I’ve been working with a new therapist.
After group therapy ended last year, I saw my old therapist a few times when I found myself in a low place. A few months ago, I found myself in another low place and realized it was time to find another consistent way to work with someone. Instead of trying to get on my old therapist’s calendar in three weeks when she had an opening, and by that time I’d hopefully no longer feel the same acute need during a hard time, I’d have a weekly relationship with someone.
If I’m honest, I harbor hope that having a relationship with a therapist will prevent these hard times from happening in the first place.

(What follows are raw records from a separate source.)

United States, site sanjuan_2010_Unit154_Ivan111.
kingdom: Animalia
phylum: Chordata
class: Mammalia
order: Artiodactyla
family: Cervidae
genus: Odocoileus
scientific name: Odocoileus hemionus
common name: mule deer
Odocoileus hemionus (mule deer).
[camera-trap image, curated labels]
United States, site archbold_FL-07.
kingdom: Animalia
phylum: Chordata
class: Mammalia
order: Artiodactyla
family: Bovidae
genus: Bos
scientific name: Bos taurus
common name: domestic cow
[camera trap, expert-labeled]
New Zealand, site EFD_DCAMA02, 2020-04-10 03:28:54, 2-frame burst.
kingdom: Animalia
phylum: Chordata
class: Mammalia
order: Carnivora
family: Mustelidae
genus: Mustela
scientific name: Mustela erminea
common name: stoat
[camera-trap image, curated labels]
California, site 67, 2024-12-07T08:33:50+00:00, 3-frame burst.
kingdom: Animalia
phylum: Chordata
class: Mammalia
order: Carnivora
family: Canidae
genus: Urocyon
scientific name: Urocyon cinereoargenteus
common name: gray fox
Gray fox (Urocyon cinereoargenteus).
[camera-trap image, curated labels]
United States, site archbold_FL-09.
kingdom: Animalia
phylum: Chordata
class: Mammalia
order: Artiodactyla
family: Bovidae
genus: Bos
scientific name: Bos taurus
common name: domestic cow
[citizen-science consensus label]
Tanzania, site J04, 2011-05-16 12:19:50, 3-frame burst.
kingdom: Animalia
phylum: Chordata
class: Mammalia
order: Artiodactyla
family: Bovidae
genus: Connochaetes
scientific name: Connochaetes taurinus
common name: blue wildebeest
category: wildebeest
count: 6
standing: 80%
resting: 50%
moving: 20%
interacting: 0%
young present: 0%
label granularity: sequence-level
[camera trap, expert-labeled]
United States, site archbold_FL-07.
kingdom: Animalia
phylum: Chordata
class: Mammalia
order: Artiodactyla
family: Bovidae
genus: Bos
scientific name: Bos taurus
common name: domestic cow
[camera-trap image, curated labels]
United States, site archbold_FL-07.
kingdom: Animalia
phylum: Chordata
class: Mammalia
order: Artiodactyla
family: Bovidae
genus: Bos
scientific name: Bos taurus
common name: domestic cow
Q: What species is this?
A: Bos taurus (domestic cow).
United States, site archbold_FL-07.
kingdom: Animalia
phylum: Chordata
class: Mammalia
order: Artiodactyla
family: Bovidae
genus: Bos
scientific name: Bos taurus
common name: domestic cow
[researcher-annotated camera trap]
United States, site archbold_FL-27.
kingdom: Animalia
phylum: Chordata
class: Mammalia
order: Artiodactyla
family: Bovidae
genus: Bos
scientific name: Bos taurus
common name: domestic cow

I’ll sit in his office each week, talk about what was hard for me since I last saw him, he’d give me some insights into why my brain works the way it does, and together we can keep my anxiety and depression locked up in a box in the corner—we know it’s there and a threat but manageable and controlled.
Those of you in therapy will be shaking your heads by now. Cause this isn’t at all how it works.
In fact, the reason this therapist “stuck” for me was him picking up, in our first consult session together, that spending time trying to figure out what was “wrong” with my brain and why was triggering for me, and instead his philosophy is one of acceptance and not getting stuck in destructive patterns of thought.
In other words, the goal isn’t to stop the anxiety and depression, because they aren’t something wrong that need to be fixed, they are characteristics to recognize and notice, and choose to see as separate from me.
Because they aren’t something that need to be fixed.
I wrote about this shift in perspective back in May, so I was immediately thrilled to find a therapist who could help me on the journey.
And then, yesterday, the first tears were shed in his office, after a month of sessions that felt like the getting-to-know-you kind.
What made me cry?
I had been describing the way my thoughts tend to get all jumbled and sticky, that I try to figure everything out before it happens, that I analyze things that have already happened and script out what’s yet to come. These thoughts perhaps start out productive, in that I’m preparing and planning, but then soon run away, and I can’t focus on any one thing and they turn into a fear-driven cacophony of voices telling me that I might not do it right, or I didn’t do it right, and what’s wrong with me for doing it that way, and there’s no way to do this in an easy way so keep overthinking so I never make a decision at all.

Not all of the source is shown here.